● REQUIRED WORK
Answer these from the story excerpt below:
(a) What Unarmed Combat Efficiency grade does the machine report?
(b) What is the machine really doing when it goes over to the passed-out blonde boy?
(c) How many Beowulfs ambushed Yuki after her landing?

● TEXT SEGMENT
::::::::
As Kishgal lowered himself to ground level, he'd be greeted to a most interesting and titillating sight: Of what seems to be a greatcoat-wearing metal golem literally tearing a pack of werewolf-like creatures limb from limb with both the cold efficiency that only a machine can perform and the unmistakable psychotic mania of a frenzied drug addict, its violence against the beasts punctuated by the occasional howl of utter pain and terror from one the creatures that was unlucky to not have been instantly killed by its claw-like hands, which struck harder than any couched lance and darted about far too quickly for untrained eyes to properly comprehend.

While such a sight would cause lesser beings and the weak to balk and cower from the horrific contrast of emotionlessness and sadistic brutality, such as that foolish blonde-haired child hiding behind a couple of bushes; who was such a weakling cur to have _fainted_ at the spectacle. Such a piteous sight! To think that such a weakling would dare play at being a Knight by merely bearing the arms of one! However, to a being as evil and corrupt as Kishgal, the sight should be both inspiring and heartwarming; to think that something that man had made was as bloodthirsty and hateful as its creators, if not moreso... Truly a progeny humans should be proud of!

Once the last of the creatures has been brutally dispatched, via the machine grabbing its bottom jaw and its snout before simply _pulling_... The results of which greatly resembled a pelt rug before both parts scattered into the wind along with the other dismembered creatures.

"Unarmed Combat Efficiency grading at... 93.55%. And with no dust wasted."

Finished with the slaughter, the machine then swaggered onward to the ruins; eager to finish the farce of a test as soon as possible, but not before moving over to the passed-out blonde; at first sight, it seems that it wanted to help the weakling fool; a most unacceptable turn of events! But a closer look revealed that the machine was actually checking the boy's pockets for any valuables, looting him before he was even a corpse.


----------



## Gig (Sep 23, 2016)

Yuki was tired the last Grim attack had taken allot out of her, 3 Beowulfs had ambushed her shortly after she had completed her landing and she had been hard pressed to defeat the savage wolf like Grimm. Making her way towards the river she desperately needed to refresh herself and gather her toughts this forest was every bit as dangerous as Professor Ozpin had warned, but she was ready she knew she was this is what she had trained her entire life for, taking a few minutes to check her surroundings for any more Grimm, Yuki kneeled down next to the river and reached in gathering a small amount of water in the palms of her hands before bringing the refreshing water up to take a drink "Refreshing” The young aspiring huntress said with a smile as she placed her hands into the river again to gather some more water.
::::::::
● STORED DATA
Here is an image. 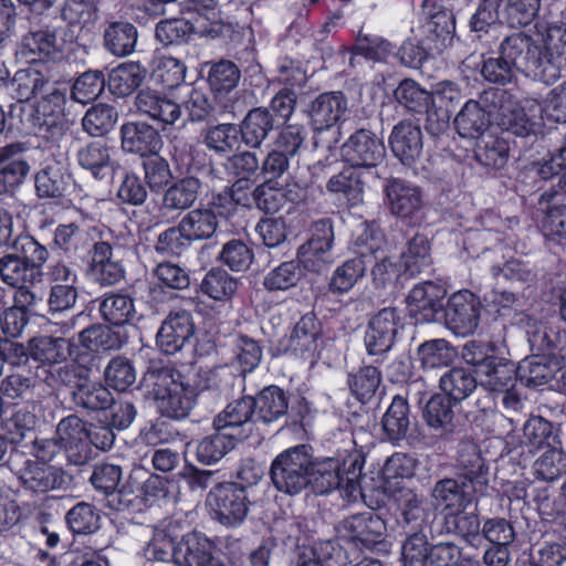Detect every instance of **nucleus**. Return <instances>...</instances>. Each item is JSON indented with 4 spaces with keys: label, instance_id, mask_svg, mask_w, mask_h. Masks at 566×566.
::::::::
● ANSWER BELOW
(a) 93.55%.
(b) It is checking his pockets for valuables, looting him.
(c) Three.